- Required work:
(1) According to the article on the Inverness Caledonian Thistle manager, which attacker was back on the recovery trail?
(2) In the article on the Inverness Caledonian Thistle manager, copy the text word for word from "But, while the" to "away from it.".

- Given text:
## Begin

The new Inverness Caledonian Thistle manager knows pundits are tipping United and Aberdeen to overturn the Highlanders in the chase for Europa League places.

But, while the in-form pair can boast much bigger budgets than Inverness, Hughes insists they have big pressures to match. In contrast, Hughes feels his modestly-funded Inverness squad can head into the festive season playing with much more freedom than rival clubs hot on their trail.

Hughes, who also revealed that attacker James Vincent was back on the recovery trail, said: “There are some big clubs chasing us in second place – teams a lot of people will see as favourites. And rightly so, when you consider the budgets those teams have.

“With the spending power they have, they have to be looking to overtake us but we’re going to try and hang in there as long as we can. That’s a challenge in itself, but it’s a challenge we’re up for. We want that challenge and we’re not going to shy away from it.

“We’re going to stay up there as long as we can and see where it takes us. Their budgets are very big compared to ours, so all of the pressure is on these guys to go and catch us. There’s no pressure on us. We’re happy being there. The demands are to stay there as long as we can. We fear no-one and we’ll just take it one game at a time.”

## End

- Source data:

## Begin

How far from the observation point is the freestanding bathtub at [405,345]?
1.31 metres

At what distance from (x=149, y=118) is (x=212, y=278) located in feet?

## End

- Answers per task:
(1) James Vincent

(2)
But, while the in-form pair can boast much bigger budgets than Inverness, Hughes insists they have big pressures to match. In contrast, Hughes feels his modestly-funded Inverness squad can head into the festive season playing with much more freedom than rival clubs hot on their trail.

Hughes, who also revealed that attacker James Vincent was back on the recovery trail, said: “There are some big clubs chasing us in second place – teams a lot of people will see as favourites. And rightly so, when you consider the budgets those teams have.

“With the spending power they have, they have to be looking to overtake us but we’re going to try and hang in there as long as we can. That’s a challenge in itself, but it’s a challenge we’re up for. We want that challenge and we’re not going to shy away from it.